* Problem description
Leave out every line before the one containing "labeled regions (frame 3", and repeat the rest of the material below exactly, that line included.

# # # # #

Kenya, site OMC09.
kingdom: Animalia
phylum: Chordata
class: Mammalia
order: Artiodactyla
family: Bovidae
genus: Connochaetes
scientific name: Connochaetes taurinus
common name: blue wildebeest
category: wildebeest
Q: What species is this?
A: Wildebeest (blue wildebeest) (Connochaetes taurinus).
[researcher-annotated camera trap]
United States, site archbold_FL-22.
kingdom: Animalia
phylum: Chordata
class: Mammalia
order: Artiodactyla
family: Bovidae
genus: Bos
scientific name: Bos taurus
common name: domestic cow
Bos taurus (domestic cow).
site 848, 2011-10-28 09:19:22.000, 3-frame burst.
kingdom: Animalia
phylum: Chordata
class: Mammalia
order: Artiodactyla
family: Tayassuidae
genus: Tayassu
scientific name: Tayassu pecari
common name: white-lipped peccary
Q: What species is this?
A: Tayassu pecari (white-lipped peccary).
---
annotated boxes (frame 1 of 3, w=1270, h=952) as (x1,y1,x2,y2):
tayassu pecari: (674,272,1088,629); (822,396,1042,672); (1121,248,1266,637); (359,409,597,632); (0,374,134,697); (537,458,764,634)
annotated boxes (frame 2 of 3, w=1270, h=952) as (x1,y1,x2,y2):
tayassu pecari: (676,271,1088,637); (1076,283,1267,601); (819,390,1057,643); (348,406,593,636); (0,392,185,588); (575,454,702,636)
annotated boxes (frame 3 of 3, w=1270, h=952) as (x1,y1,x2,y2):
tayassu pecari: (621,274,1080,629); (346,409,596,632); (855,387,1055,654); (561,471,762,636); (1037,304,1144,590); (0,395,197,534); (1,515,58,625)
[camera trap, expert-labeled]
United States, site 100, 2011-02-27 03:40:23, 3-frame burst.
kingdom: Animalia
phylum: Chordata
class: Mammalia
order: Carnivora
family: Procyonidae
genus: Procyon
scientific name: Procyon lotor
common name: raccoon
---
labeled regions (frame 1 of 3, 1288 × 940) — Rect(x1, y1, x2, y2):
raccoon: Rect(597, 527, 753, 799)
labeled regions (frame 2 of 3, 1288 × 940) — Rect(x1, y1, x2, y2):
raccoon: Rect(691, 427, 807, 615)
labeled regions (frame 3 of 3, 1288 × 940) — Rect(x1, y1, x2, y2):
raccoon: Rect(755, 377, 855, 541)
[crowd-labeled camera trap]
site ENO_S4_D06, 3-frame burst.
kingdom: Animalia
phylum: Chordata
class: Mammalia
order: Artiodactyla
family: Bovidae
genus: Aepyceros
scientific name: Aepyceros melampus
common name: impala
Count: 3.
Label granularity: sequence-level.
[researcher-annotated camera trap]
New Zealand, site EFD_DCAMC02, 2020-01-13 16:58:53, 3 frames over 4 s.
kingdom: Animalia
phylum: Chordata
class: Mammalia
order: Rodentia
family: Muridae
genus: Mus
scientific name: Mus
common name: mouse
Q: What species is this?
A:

# # # # #

* Task answer
labeled regions (frame 3 of 3, 1288 × 940) — Rect(x1, y1, x2, y2):
raccoon: Rect(755, 377, 855, 541)
[crowd-labeled camera trap]
site ENO_S4_D06, 3-frame burst.
kingdom: Animalia
phylum: Chordata
class: Mammalia
order: Artiodactyla
family: Bovidae
genus: Aepyceros
scientific name: Aepyceros melampus
common name: impala
Count: 3.
Label granularity: sequence-level.
[researcher-annotated camera trap]
New Zealand, site EFD_DCAMC02, 2020-01-13 16:58:53, 3 frames over 4 s.
kingdom: Animalia
phylum: Chordata
class: Mammalia
order: Rodentia
family: Muridae
genus: Mus
scientific name: Mus
common name: mouse
Q: What species is this?
A:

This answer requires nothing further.